Kids just wanna have fun

Apparently children love to help. 

On the last day of work we were working like maniacs to clean every inch of our room, toys, furniture, walls, yard etc. There was no point feeling guilty about the lack of attention we were giving the children because there are only so many hours in a day and what has to be done, has to be done. In the process of cleaning we made a lot of mess, so the children were left to fend for themselves amongst a sprawling display of Duplo, instruments, and random plastic toys laid out on the floor. The Duplo was left because they insisted on us leaving it, the instruments because despite my loathing of noise they continue to bash away at them at all hours of the day, and the random toys because who knew what to do with them. It was easier to just tip them out onto the floor. 

I asked the children if they'd like to wash some toys, thinking they'd love it. Water is involved, and when you don't want them to play with it (like in the middle of winter) they always find a way to sneak away and do it. We had small success with several children who managed to wash some toys for a matter of minutes, but most remained uninterested. "You can get wet!" I said, hoping the others would like to help. "You can get as wet as you want, it's hot!", I said to no avail. So we continued to clean like maniacs while they continued to play happily with the sprawling mess on the floor. 

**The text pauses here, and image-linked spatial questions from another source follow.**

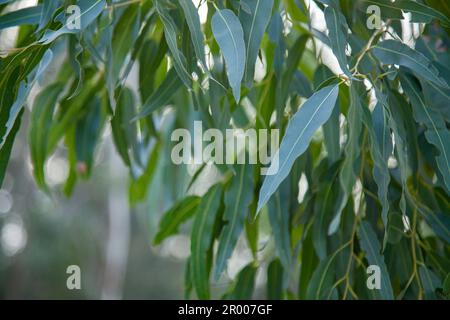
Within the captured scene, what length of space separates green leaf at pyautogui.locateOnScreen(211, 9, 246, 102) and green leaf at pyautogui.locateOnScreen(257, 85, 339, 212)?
7 cm

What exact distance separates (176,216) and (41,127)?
0.33m

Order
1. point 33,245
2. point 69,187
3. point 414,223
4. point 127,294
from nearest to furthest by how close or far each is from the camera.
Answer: point 414,223, point 69,187, point 33,245, point 127,294

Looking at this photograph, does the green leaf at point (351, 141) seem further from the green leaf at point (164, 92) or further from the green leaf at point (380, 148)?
the green leaf at point (164, 92)

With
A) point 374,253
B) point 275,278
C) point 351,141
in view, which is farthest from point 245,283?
point 351,141

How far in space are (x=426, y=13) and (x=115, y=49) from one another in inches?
19.4

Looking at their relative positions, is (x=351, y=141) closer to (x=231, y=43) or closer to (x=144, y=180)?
(x=231, y=43)

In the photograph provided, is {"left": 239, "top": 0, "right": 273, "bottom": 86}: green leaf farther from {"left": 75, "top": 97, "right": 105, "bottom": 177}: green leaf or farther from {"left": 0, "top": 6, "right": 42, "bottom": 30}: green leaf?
{"left": 75, "top": 97, "right": 105, "bottom": 177}: green leaf

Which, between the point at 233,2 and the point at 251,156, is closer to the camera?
the point at 233,2

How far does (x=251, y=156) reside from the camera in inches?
42.3

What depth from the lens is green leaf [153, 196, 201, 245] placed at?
1.24m

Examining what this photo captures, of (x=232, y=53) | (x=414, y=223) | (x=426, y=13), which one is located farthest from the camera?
(x=414, y=223)

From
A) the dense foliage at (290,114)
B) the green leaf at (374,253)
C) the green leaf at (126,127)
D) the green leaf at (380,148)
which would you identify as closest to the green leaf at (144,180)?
the dense foliage at (290,114)
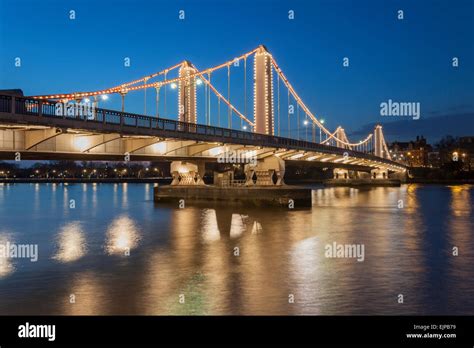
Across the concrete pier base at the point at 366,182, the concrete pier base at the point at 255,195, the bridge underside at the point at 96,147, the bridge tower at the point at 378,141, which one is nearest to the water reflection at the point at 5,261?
the bridge underside at the point at 96,147

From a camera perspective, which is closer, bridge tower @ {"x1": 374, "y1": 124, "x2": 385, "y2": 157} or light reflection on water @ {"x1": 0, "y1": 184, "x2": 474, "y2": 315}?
light reflection on water @ {"x1": 0, "y1": 184, "x2": 474, "y2": 315}

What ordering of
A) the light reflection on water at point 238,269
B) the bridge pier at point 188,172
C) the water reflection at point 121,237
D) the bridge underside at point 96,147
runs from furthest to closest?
the bridge pier at point 188,172 → the bridge underside at point 96,147 → the water reflection at point 121,237 → the light reflection on water at point 238,269

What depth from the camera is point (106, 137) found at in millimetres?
32625

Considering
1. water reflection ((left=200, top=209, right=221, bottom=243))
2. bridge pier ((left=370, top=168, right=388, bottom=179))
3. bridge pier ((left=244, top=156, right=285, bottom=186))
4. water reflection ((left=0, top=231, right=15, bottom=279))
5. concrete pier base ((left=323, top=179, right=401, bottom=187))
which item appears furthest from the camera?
bridge pier ((left=370, top=168, right=388, bottom=179))

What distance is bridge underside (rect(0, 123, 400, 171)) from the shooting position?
26.6 m

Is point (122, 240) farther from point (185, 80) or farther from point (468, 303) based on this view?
point (185, 80)

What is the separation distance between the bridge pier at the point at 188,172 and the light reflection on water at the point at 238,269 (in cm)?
1872

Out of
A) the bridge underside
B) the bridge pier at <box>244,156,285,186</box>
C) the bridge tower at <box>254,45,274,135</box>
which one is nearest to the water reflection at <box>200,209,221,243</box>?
the bridge underside

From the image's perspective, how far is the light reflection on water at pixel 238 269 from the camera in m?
13.9

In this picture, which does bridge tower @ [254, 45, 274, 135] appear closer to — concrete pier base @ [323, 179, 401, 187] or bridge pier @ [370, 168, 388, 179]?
concrete pier base @ [323, 179, 401, 187]

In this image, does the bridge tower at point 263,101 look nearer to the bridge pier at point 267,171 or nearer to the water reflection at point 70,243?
the bridge pier at point 267,171

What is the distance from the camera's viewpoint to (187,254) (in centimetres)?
2352
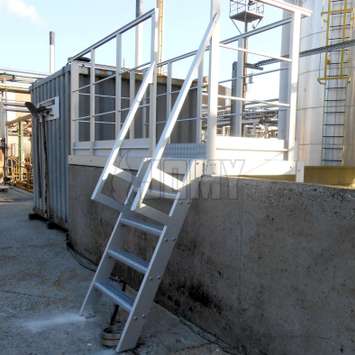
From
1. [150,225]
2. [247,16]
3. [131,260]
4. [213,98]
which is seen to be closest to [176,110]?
[213,98]

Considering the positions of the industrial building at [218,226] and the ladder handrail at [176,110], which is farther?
the ladder handrail at [176,110]

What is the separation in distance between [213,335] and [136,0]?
712 cm

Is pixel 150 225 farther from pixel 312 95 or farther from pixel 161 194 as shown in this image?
pixel 312 95

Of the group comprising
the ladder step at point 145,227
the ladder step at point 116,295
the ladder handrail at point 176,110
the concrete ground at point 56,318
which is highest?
the ladder handrail at point 176,110

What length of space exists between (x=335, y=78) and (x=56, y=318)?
5264mm

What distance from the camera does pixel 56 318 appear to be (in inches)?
130

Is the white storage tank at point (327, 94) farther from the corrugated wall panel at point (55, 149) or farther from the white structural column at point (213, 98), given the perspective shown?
the corrugated wall panel at point (55, 149)

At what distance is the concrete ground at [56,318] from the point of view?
9.20ft

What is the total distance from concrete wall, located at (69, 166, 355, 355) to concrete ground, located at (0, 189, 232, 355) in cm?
23

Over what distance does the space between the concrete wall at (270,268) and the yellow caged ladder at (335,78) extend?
378cm

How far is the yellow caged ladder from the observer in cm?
593

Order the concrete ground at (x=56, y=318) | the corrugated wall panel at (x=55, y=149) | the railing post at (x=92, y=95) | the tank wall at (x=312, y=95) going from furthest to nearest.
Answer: the corrugated wall panel at (x=55, y=149) → the tank wall at (x=312, y=95) → the railing post at (x=92, y=95) → the concrete ground at (x=56, y=318)

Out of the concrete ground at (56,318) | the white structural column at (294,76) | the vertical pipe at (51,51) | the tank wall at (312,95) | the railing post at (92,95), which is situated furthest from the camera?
the vertical pipe at (51,51)

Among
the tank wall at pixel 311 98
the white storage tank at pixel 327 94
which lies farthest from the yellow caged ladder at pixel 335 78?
the tank wall at pixel 311 98
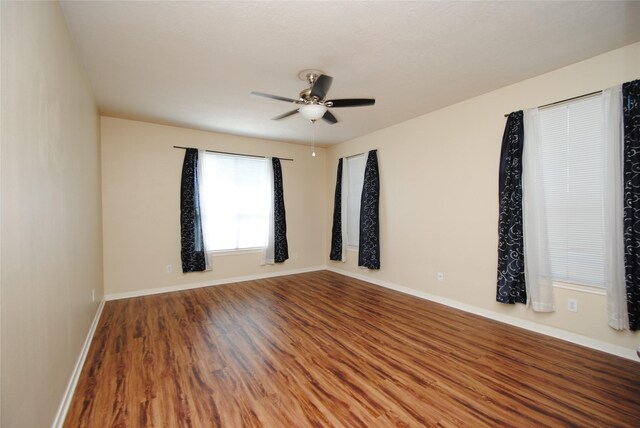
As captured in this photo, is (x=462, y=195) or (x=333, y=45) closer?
(x=333, y=45)

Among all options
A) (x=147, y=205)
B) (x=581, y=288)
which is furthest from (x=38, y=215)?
(x=581, y=288)

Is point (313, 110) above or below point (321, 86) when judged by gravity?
below

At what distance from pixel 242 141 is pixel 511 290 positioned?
4.60 metres

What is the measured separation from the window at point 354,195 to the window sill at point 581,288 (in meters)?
3.04

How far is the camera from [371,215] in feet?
15.5

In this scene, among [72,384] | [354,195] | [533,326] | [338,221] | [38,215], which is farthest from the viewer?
[338,221]

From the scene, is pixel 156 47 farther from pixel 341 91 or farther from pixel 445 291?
pixel 445 291

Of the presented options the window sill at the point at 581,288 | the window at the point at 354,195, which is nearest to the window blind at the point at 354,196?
the window at the point at 354,195

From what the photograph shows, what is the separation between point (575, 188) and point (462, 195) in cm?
110

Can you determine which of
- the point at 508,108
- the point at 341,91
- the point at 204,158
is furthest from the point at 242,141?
the point at 508,108

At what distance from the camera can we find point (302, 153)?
229 inches

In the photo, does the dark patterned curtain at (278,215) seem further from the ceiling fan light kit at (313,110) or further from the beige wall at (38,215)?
the beige wall at (38,215)

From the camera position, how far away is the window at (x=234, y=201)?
15.7ft

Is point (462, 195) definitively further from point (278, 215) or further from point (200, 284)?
point (200, 284)
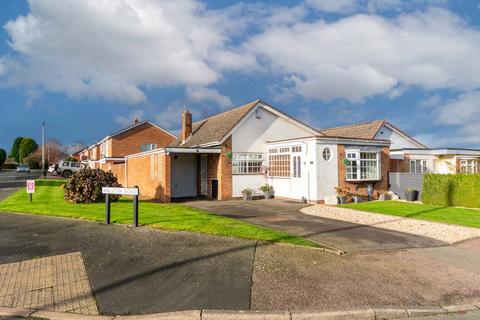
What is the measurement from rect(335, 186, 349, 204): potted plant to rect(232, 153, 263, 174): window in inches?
187

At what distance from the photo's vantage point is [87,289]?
5.25 metres

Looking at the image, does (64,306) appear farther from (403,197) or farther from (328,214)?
(403,197)

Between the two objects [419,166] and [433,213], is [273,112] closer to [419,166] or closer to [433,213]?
[433,213]

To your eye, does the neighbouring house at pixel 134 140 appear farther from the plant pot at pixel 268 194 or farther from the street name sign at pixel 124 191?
the street name sign at pixel 124 191

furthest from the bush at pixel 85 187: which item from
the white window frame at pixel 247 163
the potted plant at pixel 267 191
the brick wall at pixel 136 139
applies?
the brick wall at pixel 136 139

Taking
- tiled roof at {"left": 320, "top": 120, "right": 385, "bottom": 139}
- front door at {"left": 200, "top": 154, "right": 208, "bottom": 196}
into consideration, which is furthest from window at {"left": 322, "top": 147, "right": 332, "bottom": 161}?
tiled roof at {"left": 320, "top": 120, "right": 385, "bottom": 139}

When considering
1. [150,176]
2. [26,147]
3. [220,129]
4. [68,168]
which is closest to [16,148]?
[26,147]

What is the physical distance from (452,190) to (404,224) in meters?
7.44

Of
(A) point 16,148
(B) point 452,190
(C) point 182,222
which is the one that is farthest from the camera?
(A) point 16,148

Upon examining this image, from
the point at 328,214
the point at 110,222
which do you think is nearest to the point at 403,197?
the point at 328,214

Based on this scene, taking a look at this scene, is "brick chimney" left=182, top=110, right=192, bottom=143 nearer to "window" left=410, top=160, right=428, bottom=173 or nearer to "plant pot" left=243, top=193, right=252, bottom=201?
"plant pot" left=243, top=193, right=252, bottom=201

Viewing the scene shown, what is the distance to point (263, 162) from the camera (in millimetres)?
20469

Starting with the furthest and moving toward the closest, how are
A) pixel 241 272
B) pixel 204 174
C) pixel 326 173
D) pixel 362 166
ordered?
pixel 204 174
pixel 362 166
pixel 326 173
pixel 241 272

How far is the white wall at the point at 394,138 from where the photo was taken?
30.7 metres
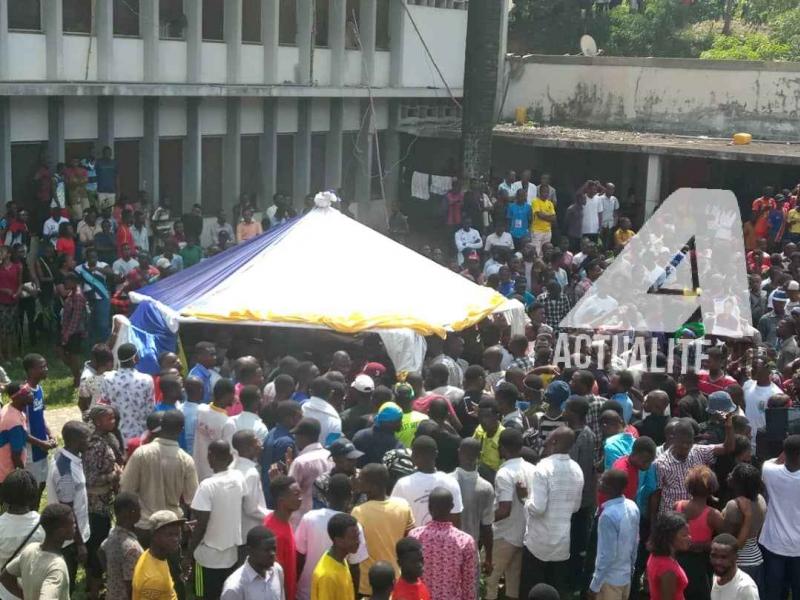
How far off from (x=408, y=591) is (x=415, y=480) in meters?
1.19

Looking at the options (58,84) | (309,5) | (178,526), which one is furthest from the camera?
(309,5)

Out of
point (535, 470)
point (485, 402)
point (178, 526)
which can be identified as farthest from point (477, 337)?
point (178, 526)

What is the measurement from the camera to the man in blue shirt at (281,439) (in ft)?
26.9

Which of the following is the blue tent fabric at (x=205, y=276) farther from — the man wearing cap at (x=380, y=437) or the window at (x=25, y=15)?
the window at (x=25, y=15)

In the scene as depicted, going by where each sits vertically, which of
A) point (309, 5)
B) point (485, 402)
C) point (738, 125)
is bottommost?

At one point I looked over and saw about eight children sitting in groups of twos or threes completely involved in constructing with Duplo. "Look how engaged they are!" I said to someone. It never ceases to amaze me how they can engage themselves with so little, so I'm constantly annoying people by mentioning it. Afterall children aren't supposed to be able to do that these days. And Duplo? I would have thought they'd be beyond that at four years old. With the exception of one particular helper who was washing toys for me at 5.30 that afternoon, most of the children continued to play, making as much mess as they could get away with until their parents took them home and left us to clean more. 

Kids just wanna have fun, and who can blame them? They'll be working for the rest of their lives. And how cute are they when they're engaged in play and oblivious to everything around them? And who says they should be playing with something more complex then Duplo at four years old? Maybe they loved being able to play on the floor and not being told to keep the toys on the table. And what if they bash away at instruments with big grins on their faces when we want peace and quiet and get all wet in the middle of winter? We can only attempt to control their instincts to do whatever it is they want. Kids just wanna have fun, (and remember) it's only kindergarten. 


Saturday 7 December 2013

Vive la difference

The world turns on the fact that we are all different. 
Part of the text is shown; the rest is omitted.